Scene-based spatial questions
* START *

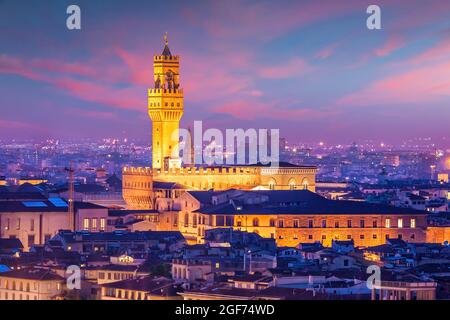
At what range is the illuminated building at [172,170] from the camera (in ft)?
187

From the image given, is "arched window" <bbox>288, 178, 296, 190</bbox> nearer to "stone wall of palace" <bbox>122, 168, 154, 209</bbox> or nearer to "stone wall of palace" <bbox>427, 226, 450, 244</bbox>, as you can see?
"stone wall of palace" <bbox>122, 168, 154, 209</bbox>

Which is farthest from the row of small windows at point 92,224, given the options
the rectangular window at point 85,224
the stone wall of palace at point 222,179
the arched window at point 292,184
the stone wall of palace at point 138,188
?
the arched window at point 292,184

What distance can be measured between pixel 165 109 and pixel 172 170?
2433 mm

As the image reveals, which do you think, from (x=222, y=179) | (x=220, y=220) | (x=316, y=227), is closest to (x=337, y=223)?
(x=316, y=227)

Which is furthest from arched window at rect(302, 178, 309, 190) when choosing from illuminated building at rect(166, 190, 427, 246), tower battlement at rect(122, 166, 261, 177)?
illuminated building at rect(166, 190, 427, 246)

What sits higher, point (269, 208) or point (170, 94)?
point (170, 94)

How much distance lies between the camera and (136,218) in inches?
2051

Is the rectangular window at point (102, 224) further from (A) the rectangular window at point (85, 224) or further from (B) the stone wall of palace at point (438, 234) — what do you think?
(B) the stone wall of palace at point (438, 234)

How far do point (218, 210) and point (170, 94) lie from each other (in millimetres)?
11398

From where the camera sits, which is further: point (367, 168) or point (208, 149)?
point (367, 168)

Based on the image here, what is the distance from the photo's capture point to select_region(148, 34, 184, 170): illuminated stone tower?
192ft

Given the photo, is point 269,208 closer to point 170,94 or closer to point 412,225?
point 412,225

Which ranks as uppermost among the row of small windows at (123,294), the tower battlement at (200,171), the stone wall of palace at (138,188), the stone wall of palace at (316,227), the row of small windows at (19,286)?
the tower battlement at (200,171)
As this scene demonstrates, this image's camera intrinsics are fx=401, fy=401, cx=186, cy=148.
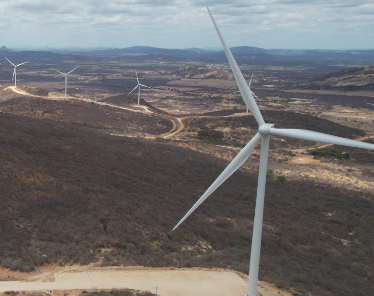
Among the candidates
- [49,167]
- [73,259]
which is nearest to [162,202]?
[49,167]

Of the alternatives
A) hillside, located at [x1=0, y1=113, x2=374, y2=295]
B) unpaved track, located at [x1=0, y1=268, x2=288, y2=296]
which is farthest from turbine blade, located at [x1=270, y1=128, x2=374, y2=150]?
hillside, located at [x1=0, y1=113, x2=374, y2=295]

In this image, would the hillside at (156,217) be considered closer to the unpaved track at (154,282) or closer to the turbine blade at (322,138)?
the unpaved track at (154,282)

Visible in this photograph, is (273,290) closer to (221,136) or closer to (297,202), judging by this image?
(297,202)

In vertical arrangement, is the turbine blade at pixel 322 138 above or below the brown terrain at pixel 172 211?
above

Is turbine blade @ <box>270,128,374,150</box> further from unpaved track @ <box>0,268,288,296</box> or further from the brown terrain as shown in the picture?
the brown terrain

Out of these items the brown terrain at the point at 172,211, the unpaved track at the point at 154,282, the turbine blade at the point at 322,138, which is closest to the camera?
the turbine blade at the point at 322,138

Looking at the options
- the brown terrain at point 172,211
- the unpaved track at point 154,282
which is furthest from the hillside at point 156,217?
the unpaved track at point 154,282

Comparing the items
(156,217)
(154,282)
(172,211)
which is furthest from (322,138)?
(172,211)
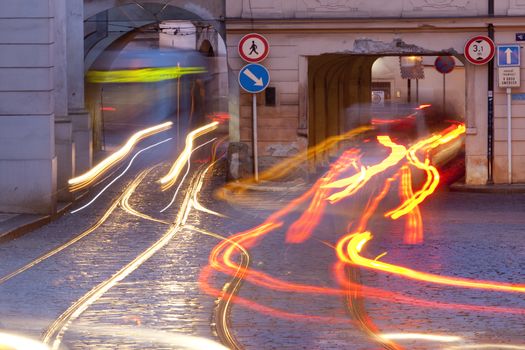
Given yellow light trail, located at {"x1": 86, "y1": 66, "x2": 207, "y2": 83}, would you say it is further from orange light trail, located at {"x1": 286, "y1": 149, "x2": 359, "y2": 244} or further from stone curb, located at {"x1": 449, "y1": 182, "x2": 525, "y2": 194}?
stone curb, located at {"x1": 449, "y1": 182, "x2": 525, "y2": 194}

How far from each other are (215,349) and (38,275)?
14.8 feet

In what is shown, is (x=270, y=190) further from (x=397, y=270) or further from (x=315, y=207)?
(x=397, y=270)

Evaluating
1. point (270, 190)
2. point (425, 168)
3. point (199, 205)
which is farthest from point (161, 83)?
point (199, 205)

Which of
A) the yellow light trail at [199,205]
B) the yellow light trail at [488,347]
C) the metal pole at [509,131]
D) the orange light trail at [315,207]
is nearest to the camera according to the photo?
the yellow light trail at [488,347]

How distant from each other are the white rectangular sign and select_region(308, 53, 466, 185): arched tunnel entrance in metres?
1.69

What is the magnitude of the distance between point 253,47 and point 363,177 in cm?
389

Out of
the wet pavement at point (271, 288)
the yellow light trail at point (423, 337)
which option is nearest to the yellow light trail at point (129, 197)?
the wet pavement at point (271, 288)

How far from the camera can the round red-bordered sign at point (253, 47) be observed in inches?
972

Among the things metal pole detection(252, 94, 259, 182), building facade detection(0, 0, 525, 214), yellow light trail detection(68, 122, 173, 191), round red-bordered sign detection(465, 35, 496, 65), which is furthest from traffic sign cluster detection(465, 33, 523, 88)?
yellow light trail detection(68, 122, 173, 191)

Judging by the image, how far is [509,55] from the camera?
80.5ft

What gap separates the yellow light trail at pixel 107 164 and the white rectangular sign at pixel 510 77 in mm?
8180

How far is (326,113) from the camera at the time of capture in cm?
3278

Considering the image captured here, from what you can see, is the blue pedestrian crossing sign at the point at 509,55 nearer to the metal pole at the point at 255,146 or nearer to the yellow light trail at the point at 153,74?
the metal pole at the point at 255,146

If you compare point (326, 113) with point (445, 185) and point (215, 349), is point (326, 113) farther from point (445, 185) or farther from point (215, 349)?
point (215, 349)
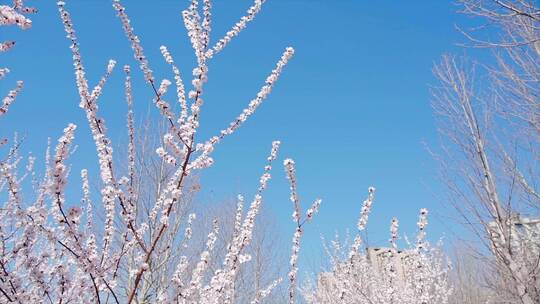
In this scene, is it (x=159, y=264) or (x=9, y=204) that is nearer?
(x=9, y=204)

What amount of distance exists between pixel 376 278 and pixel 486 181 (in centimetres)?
519

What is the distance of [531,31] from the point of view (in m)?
6.27

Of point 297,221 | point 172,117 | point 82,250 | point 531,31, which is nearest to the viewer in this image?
point 82,250

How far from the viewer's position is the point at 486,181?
6.64m

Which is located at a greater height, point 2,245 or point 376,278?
point 376,278

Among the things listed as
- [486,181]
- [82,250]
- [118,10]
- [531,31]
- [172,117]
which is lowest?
[82,250]

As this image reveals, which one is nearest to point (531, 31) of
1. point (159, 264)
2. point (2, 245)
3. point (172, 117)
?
point (172, 117)

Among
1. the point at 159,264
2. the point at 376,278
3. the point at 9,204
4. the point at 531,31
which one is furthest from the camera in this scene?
the point at 376,278

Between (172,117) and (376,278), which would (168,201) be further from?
(376,278)

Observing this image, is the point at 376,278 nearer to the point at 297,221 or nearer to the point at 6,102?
the point at 297,221

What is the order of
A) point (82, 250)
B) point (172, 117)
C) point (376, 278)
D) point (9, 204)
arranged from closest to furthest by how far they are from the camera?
point (82, 250) → point (172, 117) → point (9, 204) → point (376, 278)

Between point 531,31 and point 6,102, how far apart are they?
6969 millimetres

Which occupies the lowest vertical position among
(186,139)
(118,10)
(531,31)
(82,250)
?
(82,250)

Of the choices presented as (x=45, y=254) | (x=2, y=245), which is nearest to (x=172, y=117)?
(x=45, y=254)
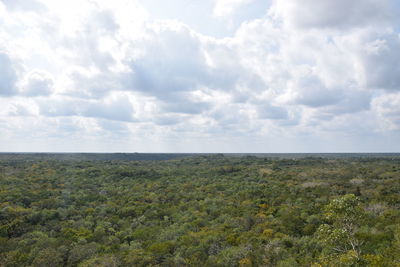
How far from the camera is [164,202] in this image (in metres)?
37.2

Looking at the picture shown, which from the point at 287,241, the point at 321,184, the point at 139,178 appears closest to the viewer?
the point at 287,241

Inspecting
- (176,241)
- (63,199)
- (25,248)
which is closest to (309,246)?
(176,241)

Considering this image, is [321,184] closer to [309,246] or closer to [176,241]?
[309,246]

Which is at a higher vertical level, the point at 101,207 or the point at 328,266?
the point at 328,266

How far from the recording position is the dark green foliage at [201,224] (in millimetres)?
15742

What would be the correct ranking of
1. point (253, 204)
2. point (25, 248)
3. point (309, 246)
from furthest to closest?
point (253, 204)
point (25, 248)
point (309, 246)

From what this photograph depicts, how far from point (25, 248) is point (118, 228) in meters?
8.40

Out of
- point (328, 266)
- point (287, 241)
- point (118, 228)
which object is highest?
point (328, 266)

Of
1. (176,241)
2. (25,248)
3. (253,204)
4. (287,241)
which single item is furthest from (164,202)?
(287,241)

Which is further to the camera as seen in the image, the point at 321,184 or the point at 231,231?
the point at 321,184

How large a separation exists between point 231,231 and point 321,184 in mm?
21268

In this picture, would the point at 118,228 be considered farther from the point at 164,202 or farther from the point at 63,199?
the point at 63,199

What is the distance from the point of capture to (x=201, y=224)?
27.0m

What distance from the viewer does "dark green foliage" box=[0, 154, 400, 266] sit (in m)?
15.7
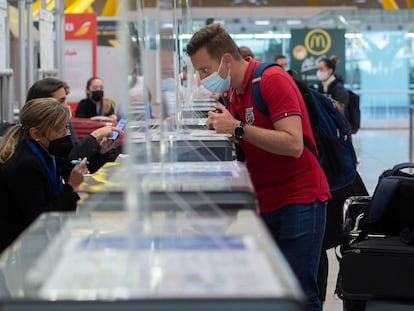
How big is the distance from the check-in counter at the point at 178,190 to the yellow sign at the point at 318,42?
1324 centimetres

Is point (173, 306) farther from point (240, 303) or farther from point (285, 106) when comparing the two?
point (285, 106)

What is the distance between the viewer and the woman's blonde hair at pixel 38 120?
3045mm

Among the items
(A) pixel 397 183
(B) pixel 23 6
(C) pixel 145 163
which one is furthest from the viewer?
(B) pixel 23 6

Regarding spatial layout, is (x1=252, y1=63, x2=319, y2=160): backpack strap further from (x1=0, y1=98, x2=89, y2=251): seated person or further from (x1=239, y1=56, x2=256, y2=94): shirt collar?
(x1=0, y1=98, x2=89, y2=251): seated person

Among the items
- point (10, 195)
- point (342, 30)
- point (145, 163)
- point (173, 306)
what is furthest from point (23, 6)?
point (342, 30)

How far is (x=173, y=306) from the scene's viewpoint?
1026 millimetres

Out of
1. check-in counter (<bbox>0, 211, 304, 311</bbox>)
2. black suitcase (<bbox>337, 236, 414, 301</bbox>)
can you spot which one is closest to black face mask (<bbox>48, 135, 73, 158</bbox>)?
black suitcase (<bbox>337, 236, 414, 301</bbox>)

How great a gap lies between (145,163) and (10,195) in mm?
1305

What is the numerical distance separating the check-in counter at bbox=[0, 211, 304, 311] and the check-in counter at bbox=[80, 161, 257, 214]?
5 centimetres

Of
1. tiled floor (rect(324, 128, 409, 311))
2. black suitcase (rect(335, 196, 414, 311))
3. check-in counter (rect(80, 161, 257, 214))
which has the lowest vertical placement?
tiled floor (rect(324, 128, 409, 311))

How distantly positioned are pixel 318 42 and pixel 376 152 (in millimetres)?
2991

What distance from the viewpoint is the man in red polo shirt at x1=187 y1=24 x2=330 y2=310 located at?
270cm

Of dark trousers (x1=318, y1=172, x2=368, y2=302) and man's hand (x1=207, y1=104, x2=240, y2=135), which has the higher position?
man's hand (x1=207, y1=104, x2=240, y2=135)

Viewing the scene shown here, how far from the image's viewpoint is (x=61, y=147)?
11.1 feet
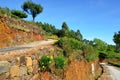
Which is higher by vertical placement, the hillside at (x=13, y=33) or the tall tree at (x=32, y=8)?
the tall tree at (x=32, y=8)

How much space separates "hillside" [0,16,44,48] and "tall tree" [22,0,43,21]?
27.6m

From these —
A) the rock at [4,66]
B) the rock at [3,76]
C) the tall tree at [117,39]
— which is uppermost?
the tall tree at [117,39]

* END *

# [Problem]
The lines to copy run from the line containing "How great a" through the end of the data above; copy exactly those, minus the pictures.

# [Final result]
How great a gap lies between (145,163) and (10,195) in mm?
1305

What is the numerical distance separating the check-in counter at bbox=[0, 211, 304, 311] and the check-in counter at bbox=[80, 161, 257, 214]?
5 centimetres

Of
1. tiled floor (rect(324, 128, 409, 311))
2. black suitcase (rect(335, 196, 414, 311))
3. check-in counter (rect(80, 161, 257, 214))
which has the lowest vertical placement?
tiled floor (rect(324, 128, 409, 311))

How distantly positioned are pixel 318 42 and pixel 376 152 (in millimetres)?
2991

What distance from the viewpoint is the man in red polo shirt at x1=187 y1=24 x2=330 y2=310 located at?
270cm

Of dark trousers (x1=318, y1=172, x2=368, y2=302) and man's hand (x1=207, y1=104, x2=240, y2=135), which has the higher position?
man's hand (x1=207, y1=104, x2=240, y2=135)

Viewing the scene shown here, how far from the image's viewpoint is (x=61, y=147)?
11.1 feet
Which is higher by vertical placement, the hillside at (x=13, y=33) or the tall tree at (x=32, y=8)?
the tall tree at (x=32, y=8)

How much space separates "hillside" [0,16,44,48] and "tall tree" [22,0,43,21]?
27.6m

From these —
A) the rock at [4,66]
B) the rock at [3,76]
C) the tall tree at [117,39]
— which is uppermost?
the tall tree at [117,39]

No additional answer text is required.